§ **FRAGMENTO SELECCIONADO**
• • • •
El aumento de la inseguridad es otra preocupación en la que Brasil comparte agenda con Argentina. Después de haber pacificado las principales favelas de Río de Janeiro y en 2008 desalojado de ellas a los narcotraficantes, en la emblemáticas Rocinha (frente a las playas) y Morro do Alemão (frente al aeropuerto) volvió a haber tiroteos y ataques a la policía que las custodian, sumado que el índice de robos en la zona sur de Río (equivalente a la zona norte de Buenos Aires) aumentó el 40% durante 2013.

Ahora Lula se volvió a dejar la barba, dejando atrás el bigote que había adoptado poco después de alejarse del poder en 2011, cuando se tuvo que someter al tratamiento de cáncer de laringe. Y la barba de Lula tiene en Brasil lecturas simbólicas, como el negro en la ropa de Cristina en Argentina. Su nueva barba es traducida como un anuncio de que está dispuesto a volver a ser presidente, en 2018 (hoy tiene 68 años), después que Dilma concluya su segundo turno, haciendo realidad el sueño truncado del kirchnerismo con Néstor, Cristina, Néstor... O que podría volver en este 2014, si las encuestas demostraran que Dilma podría perder las elecciones de octubre, aunque las posibilidades de que ella no resulte reelecta por ahora son remotas: 10% para algunos, 30% para otros.

Los que odian al PT –y se ilusionan con el aumento de probabilidades de este último escenario– imaginan que una derrota de Brasil en el Mundial de Fútbol sería el detonante que promueva una generalización de las protestas callejeras que ya se vienen produciendo, porque se planificó gastar 1.000 millones de dólares en construcción de estadios y 3.000 millones en obras de transporte, pero se gastó tres veces más de lo previsto en estadios y, al revés, solo un tercio de lo proyectado en infraestructura de transporte.
• • • •
§ **DATOS PROPORCIONADOS**
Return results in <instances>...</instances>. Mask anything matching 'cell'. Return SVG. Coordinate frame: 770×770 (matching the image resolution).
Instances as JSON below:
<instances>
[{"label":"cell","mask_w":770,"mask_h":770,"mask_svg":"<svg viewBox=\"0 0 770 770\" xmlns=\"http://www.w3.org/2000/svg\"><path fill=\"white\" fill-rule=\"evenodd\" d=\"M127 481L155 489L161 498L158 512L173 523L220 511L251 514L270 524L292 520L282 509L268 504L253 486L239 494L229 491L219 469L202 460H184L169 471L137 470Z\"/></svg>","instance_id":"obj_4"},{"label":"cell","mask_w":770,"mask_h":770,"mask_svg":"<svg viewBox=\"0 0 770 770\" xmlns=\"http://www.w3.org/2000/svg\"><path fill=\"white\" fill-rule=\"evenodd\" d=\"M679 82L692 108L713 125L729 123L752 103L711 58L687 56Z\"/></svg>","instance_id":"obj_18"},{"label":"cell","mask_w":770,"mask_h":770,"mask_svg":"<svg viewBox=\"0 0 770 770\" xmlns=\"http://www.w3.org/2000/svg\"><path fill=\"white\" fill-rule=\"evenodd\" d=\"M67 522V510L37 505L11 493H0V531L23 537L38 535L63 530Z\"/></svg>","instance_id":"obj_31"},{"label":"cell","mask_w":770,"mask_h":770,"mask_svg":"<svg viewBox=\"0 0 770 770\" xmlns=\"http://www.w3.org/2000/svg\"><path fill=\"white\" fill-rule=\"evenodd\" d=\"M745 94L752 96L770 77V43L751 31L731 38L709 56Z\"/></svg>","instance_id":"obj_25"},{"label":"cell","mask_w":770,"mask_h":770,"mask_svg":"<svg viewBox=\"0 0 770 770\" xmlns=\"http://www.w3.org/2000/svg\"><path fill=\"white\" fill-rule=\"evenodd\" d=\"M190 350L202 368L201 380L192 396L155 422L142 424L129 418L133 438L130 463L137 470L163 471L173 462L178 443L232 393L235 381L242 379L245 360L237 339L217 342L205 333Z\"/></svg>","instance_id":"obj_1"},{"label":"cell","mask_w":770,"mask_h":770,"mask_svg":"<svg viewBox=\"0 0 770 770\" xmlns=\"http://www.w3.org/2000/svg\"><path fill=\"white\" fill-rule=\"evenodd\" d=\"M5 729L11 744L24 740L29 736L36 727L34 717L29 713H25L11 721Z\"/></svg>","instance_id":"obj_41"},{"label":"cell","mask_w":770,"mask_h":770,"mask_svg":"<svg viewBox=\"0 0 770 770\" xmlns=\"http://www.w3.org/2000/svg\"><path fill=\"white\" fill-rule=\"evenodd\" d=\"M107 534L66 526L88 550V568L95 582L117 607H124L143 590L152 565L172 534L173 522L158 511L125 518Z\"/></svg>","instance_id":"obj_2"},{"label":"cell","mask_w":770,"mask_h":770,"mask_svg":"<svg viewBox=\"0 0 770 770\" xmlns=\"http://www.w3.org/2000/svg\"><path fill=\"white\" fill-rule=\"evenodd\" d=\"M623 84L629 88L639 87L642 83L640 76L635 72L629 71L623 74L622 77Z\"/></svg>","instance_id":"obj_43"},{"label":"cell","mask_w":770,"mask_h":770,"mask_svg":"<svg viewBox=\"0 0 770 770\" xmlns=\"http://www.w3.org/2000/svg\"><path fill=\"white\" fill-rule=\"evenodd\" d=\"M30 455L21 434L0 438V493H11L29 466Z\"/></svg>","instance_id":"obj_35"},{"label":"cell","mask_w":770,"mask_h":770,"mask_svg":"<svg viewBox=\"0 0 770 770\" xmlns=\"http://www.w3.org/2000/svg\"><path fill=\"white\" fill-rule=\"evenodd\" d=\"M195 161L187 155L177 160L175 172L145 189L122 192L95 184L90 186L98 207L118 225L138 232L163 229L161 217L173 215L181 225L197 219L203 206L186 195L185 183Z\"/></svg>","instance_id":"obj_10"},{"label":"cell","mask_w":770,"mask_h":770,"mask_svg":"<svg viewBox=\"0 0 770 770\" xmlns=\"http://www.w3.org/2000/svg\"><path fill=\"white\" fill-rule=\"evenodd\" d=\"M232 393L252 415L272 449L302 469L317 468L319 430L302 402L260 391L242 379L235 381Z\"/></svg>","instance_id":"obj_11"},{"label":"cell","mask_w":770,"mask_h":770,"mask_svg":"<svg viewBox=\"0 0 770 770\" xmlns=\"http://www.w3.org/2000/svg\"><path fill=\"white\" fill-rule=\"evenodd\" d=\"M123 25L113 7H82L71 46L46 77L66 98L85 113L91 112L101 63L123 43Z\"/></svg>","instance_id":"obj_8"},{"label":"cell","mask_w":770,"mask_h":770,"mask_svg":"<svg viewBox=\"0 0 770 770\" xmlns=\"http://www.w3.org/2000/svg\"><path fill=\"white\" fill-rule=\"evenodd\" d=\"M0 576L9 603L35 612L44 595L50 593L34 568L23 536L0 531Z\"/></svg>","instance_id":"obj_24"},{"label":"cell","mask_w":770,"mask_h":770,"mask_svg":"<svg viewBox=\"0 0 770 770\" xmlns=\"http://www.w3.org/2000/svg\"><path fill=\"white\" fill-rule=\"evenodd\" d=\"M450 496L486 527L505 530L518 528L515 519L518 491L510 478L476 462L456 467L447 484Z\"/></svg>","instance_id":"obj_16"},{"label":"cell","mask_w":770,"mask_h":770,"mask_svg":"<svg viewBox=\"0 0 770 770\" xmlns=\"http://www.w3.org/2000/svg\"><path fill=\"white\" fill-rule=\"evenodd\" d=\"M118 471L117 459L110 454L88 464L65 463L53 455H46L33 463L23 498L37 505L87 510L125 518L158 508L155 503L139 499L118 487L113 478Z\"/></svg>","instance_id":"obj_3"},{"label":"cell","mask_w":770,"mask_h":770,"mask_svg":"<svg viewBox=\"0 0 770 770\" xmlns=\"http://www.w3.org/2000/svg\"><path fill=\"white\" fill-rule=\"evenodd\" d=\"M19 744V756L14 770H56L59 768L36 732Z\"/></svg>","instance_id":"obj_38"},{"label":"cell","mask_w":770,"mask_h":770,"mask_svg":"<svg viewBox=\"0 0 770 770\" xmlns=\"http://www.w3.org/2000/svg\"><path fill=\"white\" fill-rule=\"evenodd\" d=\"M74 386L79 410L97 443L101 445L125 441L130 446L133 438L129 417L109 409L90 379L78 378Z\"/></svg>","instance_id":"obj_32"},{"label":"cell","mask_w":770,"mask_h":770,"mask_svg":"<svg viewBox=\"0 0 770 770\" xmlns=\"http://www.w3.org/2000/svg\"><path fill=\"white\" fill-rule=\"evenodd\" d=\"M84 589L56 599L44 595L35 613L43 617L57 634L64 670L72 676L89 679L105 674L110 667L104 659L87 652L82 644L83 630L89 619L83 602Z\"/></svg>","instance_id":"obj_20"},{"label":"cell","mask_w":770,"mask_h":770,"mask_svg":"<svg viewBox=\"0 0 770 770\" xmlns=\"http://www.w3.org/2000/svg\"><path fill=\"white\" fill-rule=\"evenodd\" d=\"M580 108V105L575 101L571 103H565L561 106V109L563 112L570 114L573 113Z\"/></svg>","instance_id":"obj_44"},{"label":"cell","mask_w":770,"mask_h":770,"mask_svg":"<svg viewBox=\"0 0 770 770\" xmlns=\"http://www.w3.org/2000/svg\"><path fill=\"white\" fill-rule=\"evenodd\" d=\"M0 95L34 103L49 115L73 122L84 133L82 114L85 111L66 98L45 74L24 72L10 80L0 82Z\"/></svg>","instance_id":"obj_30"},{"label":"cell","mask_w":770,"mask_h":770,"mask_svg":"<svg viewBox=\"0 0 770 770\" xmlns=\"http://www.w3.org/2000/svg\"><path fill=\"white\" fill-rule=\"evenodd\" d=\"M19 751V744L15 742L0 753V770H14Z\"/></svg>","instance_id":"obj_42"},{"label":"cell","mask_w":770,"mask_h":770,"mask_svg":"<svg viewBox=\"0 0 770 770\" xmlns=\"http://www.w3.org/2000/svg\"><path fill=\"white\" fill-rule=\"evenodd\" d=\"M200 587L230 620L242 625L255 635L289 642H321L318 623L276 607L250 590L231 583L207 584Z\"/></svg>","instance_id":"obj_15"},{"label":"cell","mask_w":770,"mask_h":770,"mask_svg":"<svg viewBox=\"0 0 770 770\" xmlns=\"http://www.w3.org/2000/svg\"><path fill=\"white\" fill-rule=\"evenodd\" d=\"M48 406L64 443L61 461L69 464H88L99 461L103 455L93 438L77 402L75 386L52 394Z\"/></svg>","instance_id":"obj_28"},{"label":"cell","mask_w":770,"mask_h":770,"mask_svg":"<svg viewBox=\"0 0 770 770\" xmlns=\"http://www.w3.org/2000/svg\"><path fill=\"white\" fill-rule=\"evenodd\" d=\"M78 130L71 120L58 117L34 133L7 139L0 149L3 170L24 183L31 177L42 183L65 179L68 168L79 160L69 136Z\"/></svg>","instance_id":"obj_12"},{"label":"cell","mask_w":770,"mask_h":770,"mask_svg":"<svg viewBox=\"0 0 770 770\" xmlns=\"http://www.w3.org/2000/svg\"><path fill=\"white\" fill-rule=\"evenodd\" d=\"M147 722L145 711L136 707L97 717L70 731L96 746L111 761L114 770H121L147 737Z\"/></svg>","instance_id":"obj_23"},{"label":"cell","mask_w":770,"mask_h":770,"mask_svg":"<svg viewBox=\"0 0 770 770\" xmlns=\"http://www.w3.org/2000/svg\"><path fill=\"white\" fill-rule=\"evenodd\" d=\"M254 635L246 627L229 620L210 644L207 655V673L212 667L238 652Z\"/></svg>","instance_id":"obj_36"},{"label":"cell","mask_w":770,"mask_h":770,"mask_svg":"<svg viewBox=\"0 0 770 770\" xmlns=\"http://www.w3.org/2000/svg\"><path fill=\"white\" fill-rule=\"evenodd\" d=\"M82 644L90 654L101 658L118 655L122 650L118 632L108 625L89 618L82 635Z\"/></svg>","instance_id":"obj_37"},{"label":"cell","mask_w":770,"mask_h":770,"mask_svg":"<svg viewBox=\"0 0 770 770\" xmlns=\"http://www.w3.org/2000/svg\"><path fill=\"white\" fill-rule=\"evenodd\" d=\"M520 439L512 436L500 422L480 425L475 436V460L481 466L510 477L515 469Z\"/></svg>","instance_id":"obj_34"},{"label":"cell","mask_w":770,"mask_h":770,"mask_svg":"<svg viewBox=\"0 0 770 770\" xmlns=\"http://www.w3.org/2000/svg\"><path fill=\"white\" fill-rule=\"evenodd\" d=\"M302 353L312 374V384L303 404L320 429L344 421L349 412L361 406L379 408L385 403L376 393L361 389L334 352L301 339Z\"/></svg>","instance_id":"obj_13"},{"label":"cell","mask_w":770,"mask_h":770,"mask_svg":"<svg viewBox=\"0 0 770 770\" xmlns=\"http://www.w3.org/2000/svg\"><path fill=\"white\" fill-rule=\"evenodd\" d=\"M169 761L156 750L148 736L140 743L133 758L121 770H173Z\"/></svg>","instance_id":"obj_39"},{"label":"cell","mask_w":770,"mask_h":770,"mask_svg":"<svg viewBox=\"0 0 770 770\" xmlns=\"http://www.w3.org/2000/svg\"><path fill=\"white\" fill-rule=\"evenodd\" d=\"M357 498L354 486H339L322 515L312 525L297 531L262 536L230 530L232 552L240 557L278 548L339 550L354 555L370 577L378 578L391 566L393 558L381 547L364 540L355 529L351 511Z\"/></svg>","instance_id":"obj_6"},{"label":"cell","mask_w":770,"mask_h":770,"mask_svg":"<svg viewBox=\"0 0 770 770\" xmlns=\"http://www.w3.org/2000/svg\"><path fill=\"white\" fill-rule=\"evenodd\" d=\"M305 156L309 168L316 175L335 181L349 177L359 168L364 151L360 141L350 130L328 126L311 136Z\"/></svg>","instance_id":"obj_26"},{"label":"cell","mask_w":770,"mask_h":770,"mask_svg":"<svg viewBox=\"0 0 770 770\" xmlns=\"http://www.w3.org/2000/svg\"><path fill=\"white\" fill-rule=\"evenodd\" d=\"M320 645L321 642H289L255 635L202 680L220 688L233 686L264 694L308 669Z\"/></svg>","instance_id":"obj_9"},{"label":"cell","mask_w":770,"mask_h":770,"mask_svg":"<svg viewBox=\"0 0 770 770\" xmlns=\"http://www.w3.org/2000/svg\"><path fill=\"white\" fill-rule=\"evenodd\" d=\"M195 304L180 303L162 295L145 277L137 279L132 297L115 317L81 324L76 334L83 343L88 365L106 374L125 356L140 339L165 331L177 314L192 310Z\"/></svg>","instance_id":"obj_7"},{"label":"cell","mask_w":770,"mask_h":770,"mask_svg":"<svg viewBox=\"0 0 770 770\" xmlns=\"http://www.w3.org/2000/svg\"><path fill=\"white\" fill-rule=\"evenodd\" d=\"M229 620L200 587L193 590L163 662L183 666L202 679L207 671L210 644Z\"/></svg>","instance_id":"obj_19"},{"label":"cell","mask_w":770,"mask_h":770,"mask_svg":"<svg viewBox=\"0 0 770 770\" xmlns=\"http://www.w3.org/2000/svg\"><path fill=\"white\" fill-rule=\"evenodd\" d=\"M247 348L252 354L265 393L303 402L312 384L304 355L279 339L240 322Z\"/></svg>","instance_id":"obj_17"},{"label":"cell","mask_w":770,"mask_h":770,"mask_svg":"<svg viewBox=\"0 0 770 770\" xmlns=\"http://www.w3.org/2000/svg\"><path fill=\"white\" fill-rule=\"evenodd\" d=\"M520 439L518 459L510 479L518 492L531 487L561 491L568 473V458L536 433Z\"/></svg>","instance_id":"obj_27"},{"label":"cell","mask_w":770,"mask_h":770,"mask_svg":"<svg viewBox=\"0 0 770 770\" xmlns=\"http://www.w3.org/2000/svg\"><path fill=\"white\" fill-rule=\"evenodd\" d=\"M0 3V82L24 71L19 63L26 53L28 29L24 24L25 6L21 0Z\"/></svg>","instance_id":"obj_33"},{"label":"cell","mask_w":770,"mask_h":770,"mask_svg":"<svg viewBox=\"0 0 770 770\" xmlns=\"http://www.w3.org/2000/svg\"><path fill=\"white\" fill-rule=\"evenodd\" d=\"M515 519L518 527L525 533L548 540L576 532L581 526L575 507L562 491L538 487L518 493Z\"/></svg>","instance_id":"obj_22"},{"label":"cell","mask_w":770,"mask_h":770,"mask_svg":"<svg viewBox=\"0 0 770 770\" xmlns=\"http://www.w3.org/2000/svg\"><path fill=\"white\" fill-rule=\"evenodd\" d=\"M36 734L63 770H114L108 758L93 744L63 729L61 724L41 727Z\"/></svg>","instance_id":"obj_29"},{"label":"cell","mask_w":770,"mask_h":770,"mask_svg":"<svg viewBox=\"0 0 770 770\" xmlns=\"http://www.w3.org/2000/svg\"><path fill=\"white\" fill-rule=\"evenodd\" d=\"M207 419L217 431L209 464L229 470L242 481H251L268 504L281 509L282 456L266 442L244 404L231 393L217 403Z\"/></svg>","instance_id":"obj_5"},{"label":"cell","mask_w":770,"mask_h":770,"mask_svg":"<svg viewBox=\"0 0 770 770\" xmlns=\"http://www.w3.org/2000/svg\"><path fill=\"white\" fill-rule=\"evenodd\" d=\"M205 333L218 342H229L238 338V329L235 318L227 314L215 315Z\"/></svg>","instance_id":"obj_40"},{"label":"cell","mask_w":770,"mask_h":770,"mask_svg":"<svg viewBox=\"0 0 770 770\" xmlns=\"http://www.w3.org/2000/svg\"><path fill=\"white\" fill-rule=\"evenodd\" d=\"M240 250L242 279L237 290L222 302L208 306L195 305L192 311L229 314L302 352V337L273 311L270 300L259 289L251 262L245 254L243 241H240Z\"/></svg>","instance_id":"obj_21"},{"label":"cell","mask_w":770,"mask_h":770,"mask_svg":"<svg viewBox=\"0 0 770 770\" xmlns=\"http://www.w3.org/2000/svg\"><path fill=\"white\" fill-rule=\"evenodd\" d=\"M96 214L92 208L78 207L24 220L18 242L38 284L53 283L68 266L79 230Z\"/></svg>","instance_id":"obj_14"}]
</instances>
• • • •
§ **REQUISITOS DE LA TAREA**
Extrae del fragmento sobre la política brasileña el pasaje que va desde "Ahora Lula se" hasta "30% para otros.", ambos incluidos, sin cambiar nada. Los registros provienen de otra fuente.

§ **TAREA RESUELTA**
Ahora Lula se volvió a dejar la barba, dejando atrás el bigote que había adoptado poco después de alejarse del poder en 2011, cuando se tuvo que someter al tratamiento de cáncer de laringe. Y la barba de Lula tiene en Brasil lecturas simbólicas, como el negro en la ropa de Cristina en Argentina. Su nueva barba es traducida como un anuncio de que está dispuesto a volver a ser presidente, en 2018 (hoy tiene 68 años), después que Dilma concluya su segundo turno, haciendo realidad el sueño truncado del kirchnerismo con Néstor, Cristina, Néstor... O que podría volver en este 2014, si las encuestas demostraran que Dilma podría perder las elecciones de octubre, aunque las posibilidades de que ella no resulte reelecta por ahora son remotas: 10% para algunos, 30% para otros.